§ Set of tasks:
1: Quote the stretch of the Saint Dymphna review from "recommendedrecommendedrecommendedrecommended" through "Southeast-Asian musical elements.".
2: Extend the Saint Dymphna review, picking up right after its final sentence.

§ Supplied text:
:::

Gang Gang Dance
Saint Dymphna
(The Social Registry)
recommendedrecommendedrecommendedrecommended

With 2005's God's Money, Gang Gang Dance staked a claim as one of America's most interesting groups—not that their earlier output wasn't interesting, but this album was when many more people started noticing GGD's brilliance. On God's Money, the New York foursome—Brian DeGraw, Lizzi Bougatsos, Josh Diamond, and Tim DeWit—created an amorphous sound world that oozed between the oneirically beautiful and the subliminally unnerving. It was a hallucinogenic bouillabaisse of dub, exotica, experimental electronica, and arch art-rock—like if Black Dice muted their harshness and assimilated more Southeast-Asian musical elements.

:::

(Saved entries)
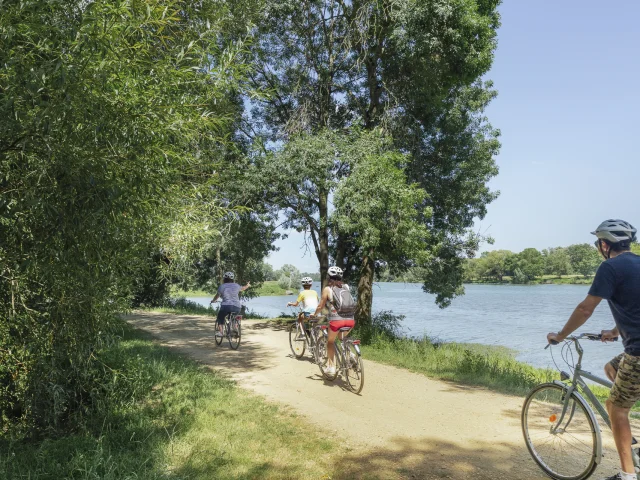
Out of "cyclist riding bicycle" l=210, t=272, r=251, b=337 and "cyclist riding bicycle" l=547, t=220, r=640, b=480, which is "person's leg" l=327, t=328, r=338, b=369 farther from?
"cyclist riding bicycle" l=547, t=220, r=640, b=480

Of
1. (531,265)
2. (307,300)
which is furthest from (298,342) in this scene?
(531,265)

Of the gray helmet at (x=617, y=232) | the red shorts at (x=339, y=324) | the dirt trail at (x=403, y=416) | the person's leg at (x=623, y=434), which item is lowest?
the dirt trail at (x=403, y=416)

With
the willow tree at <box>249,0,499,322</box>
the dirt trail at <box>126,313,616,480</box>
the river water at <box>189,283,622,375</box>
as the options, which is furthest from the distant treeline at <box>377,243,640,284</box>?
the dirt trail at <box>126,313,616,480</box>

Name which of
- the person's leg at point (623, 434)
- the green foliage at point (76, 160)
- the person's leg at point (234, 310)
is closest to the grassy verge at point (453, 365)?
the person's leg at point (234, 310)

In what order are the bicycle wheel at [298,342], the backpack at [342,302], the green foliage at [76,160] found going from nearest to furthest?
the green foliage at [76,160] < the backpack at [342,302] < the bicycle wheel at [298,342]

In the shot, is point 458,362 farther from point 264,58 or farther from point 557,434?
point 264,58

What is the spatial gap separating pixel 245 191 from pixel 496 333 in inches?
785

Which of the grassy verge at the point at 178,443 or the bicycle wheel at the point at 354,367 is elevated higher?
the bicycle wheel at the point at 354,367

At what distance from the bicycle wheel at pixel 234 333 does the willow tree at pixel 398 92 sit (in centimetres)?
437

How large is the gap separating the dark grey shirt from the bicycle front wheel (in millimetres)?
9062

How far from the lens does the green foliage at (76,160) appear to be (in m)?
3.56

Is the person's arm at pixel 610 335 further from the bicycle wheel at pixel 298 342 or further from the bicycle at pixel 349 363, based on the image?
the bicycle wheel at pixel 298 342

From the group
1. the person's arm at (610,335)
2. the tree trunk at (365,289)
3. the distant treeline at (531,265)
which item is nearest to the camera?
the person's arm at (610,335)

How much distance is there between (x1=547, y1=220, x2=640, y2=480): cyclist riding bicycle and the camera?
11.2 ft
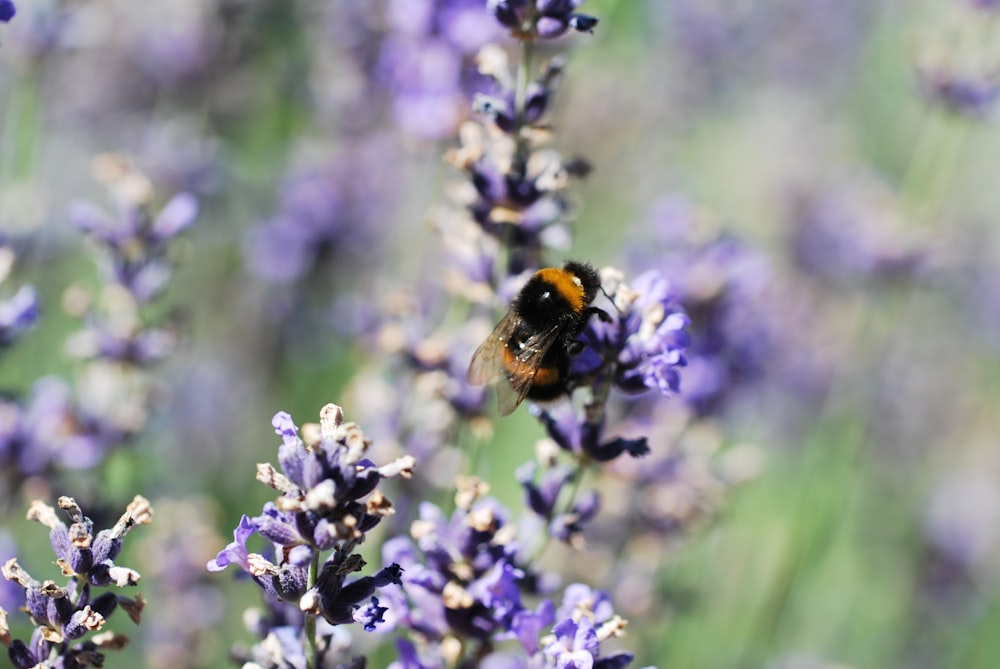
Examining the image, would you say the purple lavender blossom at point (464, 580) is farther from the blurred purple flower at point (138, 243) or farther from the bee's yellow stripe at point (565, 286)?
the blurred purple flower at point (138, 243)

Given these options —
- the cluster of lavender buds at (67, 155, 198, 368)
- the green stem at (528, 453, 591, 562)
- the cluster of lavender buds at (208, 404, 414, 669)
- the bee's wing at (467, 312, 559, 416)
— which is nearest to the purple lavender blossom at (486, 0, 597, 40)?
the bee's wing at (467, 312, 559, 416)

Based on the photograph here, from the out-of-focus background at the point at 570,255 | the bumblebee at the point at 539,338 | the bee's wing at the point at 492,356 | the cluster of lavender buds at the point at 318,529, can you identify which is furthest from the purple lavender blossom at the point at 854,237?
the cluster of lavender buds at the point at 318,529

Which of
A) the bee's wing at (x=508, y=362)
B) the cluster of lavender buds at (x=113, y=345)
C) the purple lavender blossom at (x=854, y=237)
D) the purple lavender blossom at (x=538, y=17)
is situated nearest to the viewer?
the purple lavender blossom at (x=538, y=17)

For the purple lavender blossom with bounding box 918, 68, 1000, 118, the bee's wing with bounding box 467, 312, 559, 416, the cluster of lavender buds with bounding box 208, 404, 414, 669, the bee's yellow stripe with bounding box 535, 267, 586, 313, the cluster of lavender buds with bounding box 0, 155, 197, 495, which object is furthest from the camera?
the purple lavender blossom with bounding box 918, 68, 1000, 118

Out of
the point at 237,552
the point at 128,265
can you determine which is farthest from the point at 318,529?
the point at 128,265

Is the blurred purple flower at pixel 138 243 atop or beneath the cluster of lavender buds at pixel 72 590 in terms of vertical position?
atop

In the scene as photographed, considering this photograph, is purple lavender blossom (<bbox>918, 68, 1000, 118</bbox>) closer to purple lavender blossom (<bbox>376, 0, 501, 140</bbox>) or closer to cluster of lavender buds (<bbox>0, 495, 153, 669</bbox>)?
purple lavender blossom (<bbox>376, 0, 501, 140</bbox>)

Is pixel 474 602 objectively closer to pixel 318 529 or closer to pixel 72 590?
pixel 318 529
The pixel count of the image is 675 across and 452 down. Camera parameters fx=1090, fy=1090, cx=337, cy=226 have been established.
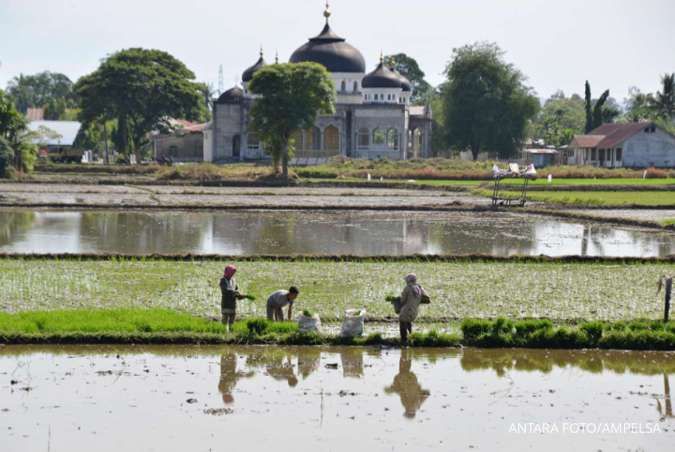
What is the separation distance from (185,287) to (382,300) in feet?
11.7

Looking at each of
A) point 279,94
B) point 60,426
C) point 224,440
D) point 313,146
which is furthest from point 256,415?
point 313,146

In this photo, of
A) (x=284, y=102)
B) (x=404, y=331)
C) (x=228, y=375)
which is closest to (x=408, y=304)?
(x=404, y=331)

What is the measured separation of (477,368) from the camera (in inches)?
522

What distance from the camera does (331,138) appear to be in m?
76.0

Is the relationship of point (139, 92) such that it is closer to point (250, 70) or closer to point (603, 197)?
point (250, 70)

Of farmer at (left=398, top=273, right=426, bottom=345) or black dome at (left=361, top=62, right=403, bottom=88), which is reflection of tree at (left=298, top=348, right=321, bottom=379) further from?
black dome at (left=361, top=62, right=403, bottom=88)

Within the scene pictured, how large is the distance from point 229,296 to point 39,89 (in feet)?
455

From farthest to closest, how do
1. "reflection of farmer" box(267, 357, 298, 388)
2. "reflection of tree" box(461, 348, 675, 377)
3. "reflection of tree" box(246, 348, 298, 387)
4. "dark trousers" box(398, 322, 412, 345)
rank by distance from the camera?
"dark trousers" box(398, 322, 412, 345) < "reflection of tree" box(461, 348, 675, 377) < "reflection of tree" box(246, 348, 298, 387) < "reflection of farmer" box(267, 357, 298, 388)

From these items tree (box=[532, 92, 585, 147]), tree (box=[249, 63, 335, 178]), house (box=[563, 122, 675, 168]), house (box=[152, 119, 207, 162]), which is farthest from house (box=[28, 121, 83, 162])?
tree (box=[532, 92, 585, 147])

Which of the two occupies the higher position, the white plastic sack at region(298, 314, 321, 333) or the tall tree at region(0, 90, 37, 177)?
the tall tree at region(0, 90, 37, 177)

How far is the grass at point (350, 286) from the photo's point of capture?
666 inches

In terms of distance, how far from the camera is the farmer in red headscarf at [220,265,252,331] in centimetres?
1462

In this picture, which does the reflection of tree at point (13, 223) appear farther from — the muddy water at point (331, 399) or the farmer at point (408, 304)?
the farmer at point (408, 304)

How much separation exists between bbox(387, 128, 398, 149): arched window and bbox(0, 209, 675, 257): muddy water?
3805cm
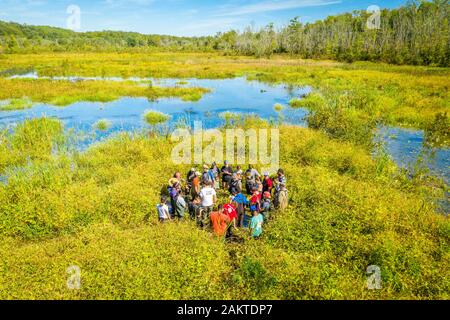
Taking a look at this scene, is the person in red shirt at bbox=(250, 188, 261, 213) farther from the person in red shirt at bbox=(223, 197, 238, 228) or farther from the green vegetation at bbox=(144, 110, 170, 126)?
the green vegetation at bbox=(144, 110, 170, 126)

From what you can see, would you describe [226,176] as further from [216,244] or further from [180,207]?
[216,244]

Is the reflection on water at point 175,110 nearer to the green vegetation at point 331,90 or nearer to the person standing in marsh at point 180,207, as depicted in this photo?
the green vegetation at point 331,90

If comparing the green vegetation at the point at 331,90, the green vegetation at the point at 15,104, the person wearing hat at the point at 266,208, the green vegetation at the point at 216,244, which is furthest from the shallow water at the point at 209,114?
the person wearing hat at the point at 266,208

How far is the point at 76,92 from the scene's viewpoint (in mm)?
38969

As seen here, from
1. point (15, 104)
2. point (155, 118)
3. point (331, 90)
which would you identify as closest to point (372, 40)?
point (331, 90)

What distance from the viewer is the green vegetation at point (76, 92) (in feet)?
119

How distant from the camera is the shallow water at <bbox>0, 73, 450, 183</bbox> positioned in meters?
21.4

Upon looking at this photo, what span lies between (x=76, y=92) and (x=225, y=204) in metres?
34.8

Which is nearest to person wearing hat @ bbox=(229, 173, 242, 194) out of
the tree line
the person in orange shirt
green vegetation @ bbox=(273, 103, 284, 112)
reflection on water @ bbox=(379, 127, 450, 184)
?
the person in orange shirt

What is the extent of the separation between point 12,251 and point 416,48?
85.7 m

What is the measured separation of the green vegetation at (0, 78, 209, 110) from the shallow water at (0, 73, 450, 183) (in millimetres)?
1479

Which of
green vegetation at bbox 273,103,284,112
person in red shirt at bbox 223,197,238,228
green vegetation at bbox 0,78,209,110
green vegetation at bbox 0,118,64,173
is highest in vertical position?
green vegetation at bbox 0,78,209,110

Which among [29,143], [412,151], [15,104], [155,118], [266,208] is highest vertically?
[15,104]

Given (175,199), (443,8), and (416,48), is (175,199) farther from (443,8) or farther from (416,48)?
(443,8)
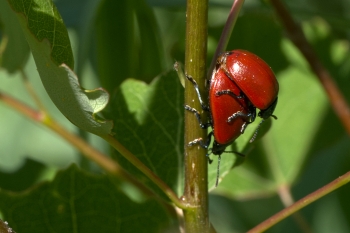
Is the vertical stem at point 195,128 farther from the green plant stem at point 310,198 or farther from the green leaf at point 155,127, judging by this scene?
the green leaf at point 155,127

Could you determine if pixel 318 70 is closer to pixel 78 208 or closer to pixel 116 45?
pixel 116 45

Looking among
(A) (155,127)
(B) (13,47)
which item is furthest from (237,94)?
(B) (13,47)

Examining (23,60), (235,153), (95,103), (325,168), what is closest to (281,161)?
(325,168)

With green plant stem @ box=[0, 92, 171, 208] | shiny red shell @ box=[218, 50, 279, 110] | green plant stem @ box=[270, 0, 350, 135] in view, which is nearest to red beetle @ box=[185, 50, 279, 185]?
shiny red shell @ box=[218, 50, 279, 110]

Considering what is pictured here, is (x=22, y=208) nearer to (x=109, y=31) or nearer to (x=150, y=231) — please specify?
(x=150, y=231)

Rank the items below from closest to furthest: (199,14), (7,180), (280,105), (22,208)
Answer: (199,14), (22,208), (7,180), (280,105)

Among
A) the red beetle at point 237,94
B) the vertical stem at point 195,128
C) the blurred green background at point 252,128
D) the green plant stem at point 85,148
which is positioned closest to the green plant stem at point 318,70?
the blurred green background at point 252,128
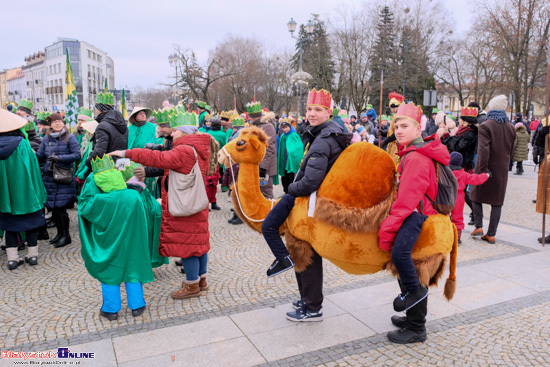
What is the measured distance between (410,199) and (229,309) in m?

:::

§ Responses per task:
1:
recommendedrecommendedrecommendedrecommended

With 2005's God's Money, Gang Gang Dance staked a claim as one of America's most interesting groups—not that their earlier output wasn't interesting, but this album was when many more people started noticing GGD's brilliance. On God's Money, the New York foursome—Brian DeGraw, Lizzi Bougatsos, Josh Diamond, and Tim DeWit—created an amorphous sound world that oozed between the oneirically beautiful and the subliminally unnerving. It was a hallucinogenic bouillabaisse of dub, exotica, experimental electronica, and arch art-rock—like if Black Dice muted their harshness and assimilated more Southeast-Asian musical elements.

2:
Saint Dymphna is a glossier-produced affair than God's Money, but GGD still come at you from oblique angles; applying gloss to them is like shellacking a gargoyle. They still Taser your categorizing muscles, with sounds as slippery and unpredictable as a jellyfish crossed with a butterfly. Initially, "First Communion" sounds like a blatant stab for a club hit, as Bougatsos's gremlin-ized vocals soar over space-age Afrobeat. But when you try to imagine people dancing to this track, you can't help seeing limbs pretzeling into painful configurations. When East London grime MC Tinchy Stryder motormouths along with Bougatsos's coquettish cooing over a Terry-(not Teddy)-Riley-goes-two-step backdrop on "Princes," puzzled looks rather than busted moves come to mind. Further expectation-shattering occurs on "Vacuum," which sounds like My Bloody Valentine circa Loveless submerged in molasses and hectic '80s-video-arcade ambience. "Inners Pace" begins as an abstract percussion and field-recording excursion and then morphs into a warped electro-pop/gamelan hybrid.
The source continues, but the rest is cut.